*** Opening of EXCERPT PROVIDED ***
If you ride the Tennessee highways and live in Chattanooga, Memphis, Knoxville, or Nashville, chances are you’ve encountered one or more of those lime yellow ambulance-looking trucks parked along the shoulder helping a stranded motorist, funneling traffic around an accident scene, or even single-handedly managing a major traffic incident — as they are often the first to arrive on scene.
I’m here to sing the praises of the courageous men & women who ride the roadways providing aid to motorists. These uniformed operators are paid to deal with roadside incidents and accidents, while striving to keep everyone safe and restore traffic to normal conditions as soon as possible.
I, for one, am grateful.
Who Are They? Are They “Heroes” or “Helpers”?
The incident responders program (which started first in Nashville and Knoxville) became known as “HELP” and drivers initially roamed the highways on weekdays from early morning to 8:00 p.m. In September 2001, service was expanded to include Chattanooga and Memphis and drivers worked seven days a week with longer hours. — TDOT
I’m not sure why the wording on their trucks says “Highway Incident Response Unit” while the wording in TDOT’s documention merely refers to them as “HELP” (with no mention of Highway Incident Response Unit anywhere), but I happen to be fond of the HIRU acronym, and I think it’s quite fitting that it’s kind of “hero” sounding.
For the record, I know not one of them. And I’ve never had to utilize their services …personally. (Though as a driver routinely caught in rush hour traffic, I’m certain that they’ve mangaged to get me to work and home quicker on several occasions thanks to their efforts at funneling traffic past disabled vehicles and such.)
The HELP trucks, which are designated emergency vehicles, are four-wheel drive and are equipped to quickly push, pull, or drag disabled vehicles from the travel lanes… The operators and patrolling supervisors are all certified as emergency medical “First Responders. —TDOT
It’s A Dangerous Job
What initially peaked my interest in these roadside heroes was a report I heard on the local news. It said that an incredible number of HIRU responders in Tennessee are injured (or even killed) on the job each year.
*** Close of EXCERPT PROVIDED ***
INSTRUCTIONS FOR THE TASK —
Resume the piece on Tennessee's HELP highway incident responders after its final sentence, carrying it forward in the same voice.
*** Opening of INPUT DATA ***
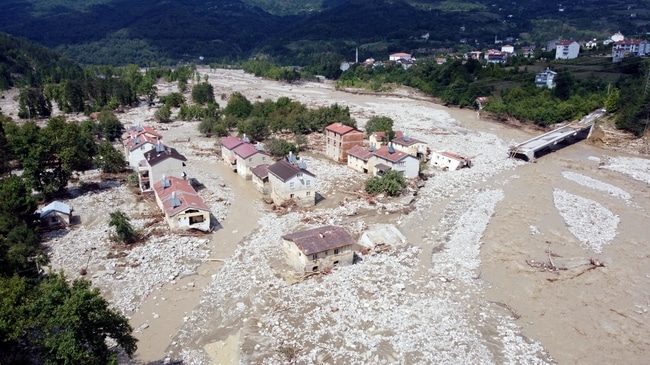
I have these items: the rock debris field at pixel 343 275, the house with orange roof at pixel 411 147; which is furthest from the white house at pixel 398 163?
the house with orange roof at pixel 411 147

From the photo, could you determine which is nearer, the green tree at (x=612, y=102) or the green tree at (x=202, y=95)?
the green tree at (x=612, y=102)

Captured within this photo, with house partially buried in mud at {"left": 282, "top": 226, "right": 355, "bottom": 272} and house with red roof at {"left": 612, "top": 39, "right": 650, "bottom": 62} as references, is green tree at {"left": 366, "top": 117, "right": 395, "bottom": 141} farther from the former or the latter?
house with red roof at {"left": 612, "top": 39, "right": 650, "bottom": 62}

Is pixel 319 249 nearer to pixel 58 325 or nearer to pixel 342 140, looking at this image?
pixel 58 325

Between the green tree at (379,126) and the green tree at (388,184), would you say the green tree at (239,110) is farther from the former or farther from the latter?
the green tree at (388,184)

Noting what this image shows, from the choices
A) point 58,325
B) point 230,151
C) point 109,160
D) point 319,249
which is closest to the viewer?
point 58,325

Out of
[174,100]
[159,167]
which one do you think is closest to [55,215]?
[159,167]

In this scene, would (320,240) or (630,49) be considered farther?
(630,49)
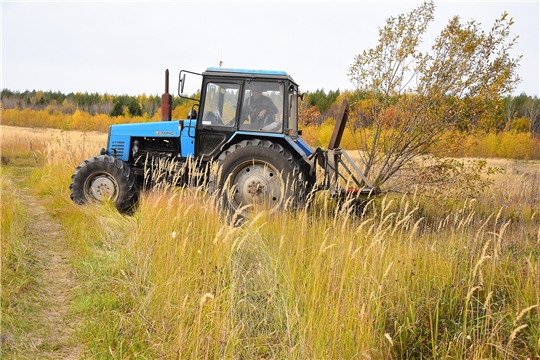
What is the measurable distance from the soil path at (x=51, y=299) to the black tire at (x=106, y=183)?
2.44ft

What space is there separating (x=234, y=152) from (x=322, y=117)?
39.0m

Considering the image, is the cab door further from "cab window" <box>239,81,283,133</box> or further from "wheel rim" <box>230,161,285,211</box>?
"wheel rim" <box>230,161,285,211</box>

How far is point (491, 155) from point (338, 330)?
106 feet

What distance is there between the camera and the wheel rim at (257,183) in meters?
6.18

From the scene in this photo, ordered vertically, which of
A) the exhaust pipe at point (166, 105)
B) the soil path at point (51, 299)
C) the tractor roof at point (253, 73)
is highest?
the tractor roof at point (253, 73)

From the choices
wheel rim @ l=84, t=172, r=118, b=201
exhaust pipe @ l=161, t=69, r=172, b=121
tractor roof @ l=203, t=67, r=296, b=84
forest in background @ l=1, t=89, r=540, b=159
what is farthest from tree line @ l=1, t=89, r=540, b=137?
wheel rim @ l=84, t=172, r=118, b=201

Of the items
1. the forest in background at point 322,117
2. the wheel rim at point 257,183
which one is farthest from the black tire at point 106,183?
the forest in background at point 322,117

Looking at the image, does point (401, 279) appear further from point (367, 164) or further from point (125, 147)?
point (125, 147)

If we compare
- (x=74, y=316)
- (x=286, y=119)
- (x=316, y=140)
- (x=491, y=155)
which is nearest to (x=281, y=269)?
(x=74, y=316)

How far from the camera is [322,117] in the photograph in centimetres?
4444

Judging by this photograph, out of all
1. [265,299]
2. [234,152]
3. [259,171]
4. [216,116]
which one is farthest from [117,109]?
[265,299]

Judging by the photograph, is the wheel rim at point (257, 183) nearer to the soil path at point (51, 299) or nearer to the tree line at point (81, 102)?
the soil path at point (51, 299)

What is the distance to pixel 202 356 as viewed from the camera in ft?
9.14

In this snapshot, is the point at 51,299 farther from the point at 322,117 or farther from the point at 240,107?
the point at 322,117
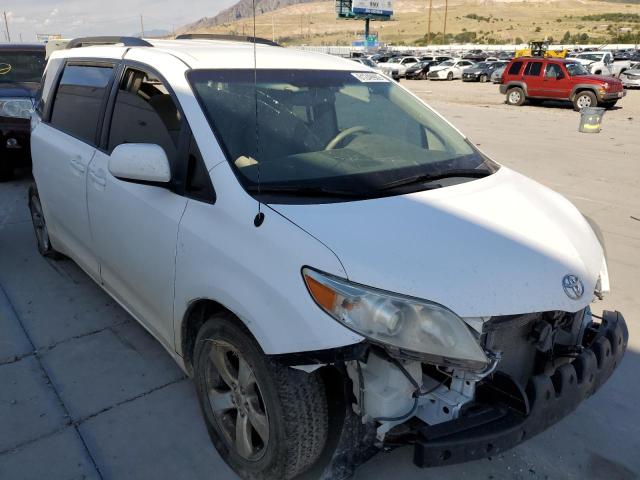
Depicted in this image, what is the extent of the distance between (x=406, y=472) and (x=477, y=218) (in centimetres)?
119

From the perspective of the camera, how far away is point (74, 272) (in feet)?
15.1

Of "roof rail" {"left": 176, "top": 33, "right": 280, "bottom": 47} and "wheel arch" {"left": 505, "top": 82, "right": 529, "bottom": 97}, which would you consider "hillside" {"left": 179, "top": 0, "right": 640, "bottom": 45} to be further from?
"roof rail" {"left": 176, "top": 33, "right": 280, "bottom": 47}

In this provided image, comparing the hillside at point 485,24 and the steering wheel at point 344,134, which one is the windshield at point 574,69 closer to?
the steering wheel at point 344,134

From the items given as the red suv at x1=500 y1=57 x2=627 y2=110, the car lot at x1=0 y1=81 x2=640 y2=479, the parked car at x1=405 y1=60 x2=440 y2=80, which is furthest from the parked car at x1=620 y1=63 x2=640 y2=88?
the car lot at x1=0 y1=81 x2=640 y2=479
*** Close of INPUT DATA ***
EXERCISE RESULT —
I was channel surfing at the time, but I managed to quickly jot down some of the figures they mentioned…
From 1999 to June of 2005 there were 16 responders who were injured on the job in Nashville, 14 in Knoxville, 6 in Memphis, and 4 in Chattanooga.
Show Me The Numbers For Tennessee
I’ve always wondered things like…
- Just how many trucks & paid responders are on the force?
- How many miles do the highway responders drive in a given day?
- How many “stops” do they make in a day, a year?
I found the answers to those questions (and more) in the HELP Annual Operating Report:
Number of responders: 85 people
Number of trucks: 69
Miles patrolled: 198 (in Chattanooga, Memphis, Knoxville, Nashville metro areas combined)
Total “stops” recorded: 89,821 (37% are in Memphis, 31% in Nashville, 19% in Knoxville, and 13% in Chattanooga)
Miles driven per person: 28,676
Miles driven per shift: 232
Stops per person: 1,057
Stops per shift: 8.5
Reason for a stop: “help a disabled vehicle” (58%), “tag abandoned vehicle” (16%), “assist with accident” (12%), “all other combined reasons” (14%)
Services provided: “provide traffic control” (21%), “provide mechanical service” (11%), “tag abandoned vehicles” (11%), “change a tire” (9%), “all other services combined” (17%)
Motorists assisted: Tennessee residents (79%)
Discovery of incidents: “drove up on route” (73%)
Motorist satisfaction: 99.94% of 1,573 motorists who completed comment cards in ’04-’05 said they received “excellent” service.
Hmmmm… very intersting.
And finally, “TDOT also considered, but decided against, charging motorists for services such as changing tires or providing fuel.” The reason why is quite interesting. (See page 22.)
Tennessee has a new Yellow DOT program:
The Tennessee Yellow DOT Program is designed to provide first responders with an individual’s medical information in the event of an emergency on Tennessee’s roadways. The information can mean the difference between “life and death” in the “Golden Hour” immediately following a serious incident.